Or, to be more accurate, hormonal concoction.
Yesterday I went to the ‘contraception and sexual health clinic’. They’ve renamed it. It used to be the Family Planning clinic, but I guess that’s not entirely accurate, because a lot of us women go there to prevent families from happening.
Whoever thought up it’s current name has no sympathy for those of us who only ever remember to make appointments during work hours, from our desks.
So I was off to the ‘Thursday night’ clinic. My colleagues do not need to know about by sexual health. I guess somehow I think you do though…
I’ve been getting the most persistent and recurring headaches for about a year. Recently they’ve intensified to daily. It is misery.

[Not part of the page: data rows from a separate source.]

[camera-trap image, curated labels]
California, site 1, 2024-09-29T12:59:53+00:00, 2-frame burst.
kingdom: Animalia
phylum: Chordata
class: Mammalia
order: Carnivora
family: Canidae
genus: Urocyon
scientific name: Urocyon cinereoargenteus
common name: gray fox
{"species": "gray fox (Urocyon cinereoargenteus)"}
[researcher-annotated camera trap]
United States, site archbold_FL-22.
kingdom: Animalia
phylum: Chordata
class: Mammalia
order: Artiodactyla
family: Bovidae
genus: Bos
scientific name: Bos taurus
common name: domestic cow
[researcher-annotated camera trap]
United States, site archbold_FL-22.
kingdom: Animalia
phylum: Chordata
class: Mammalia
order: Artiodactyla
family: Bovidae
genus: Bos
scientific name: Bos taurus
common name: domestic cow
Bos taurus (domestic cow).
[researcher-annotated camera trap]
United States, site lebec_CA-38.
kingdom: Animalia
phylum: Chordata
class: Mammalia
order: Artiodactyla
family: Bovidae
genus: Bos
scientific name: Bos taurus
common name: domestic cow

When asked if my ‘medical history’ had changed I dutifully told my nurse/health person yes it had and I was going to see a neurologist about my headaches.
Turns out, it could be the pill. Everything is the fucking pill. Depression, mood swings, no libido; all the pill’s fault.
(I have decided the pill is an evil stealth device. On the surface it ‘liberates’ women, removing the threat of pregnancy from their sexual relationships. Underneath this attractive pretence it’s side effects include keeping women in their place, keeping the down, and keeping them out of the bedroom – the reason they’re on the pill in the first place.)
So, I have changed pill again. I’m progesterone only now don’t y’know.
And guess what? So far it feels fucking great.
I have had hardly any headache today. I feel full of wild energy, which is something I have hella missed since swapping pills last time (pill before last gave me mad mood swings, I missed the manic bit) and I am totally hot with two t’s.
It’s Friday. I am oestrogen lite. Let’s party.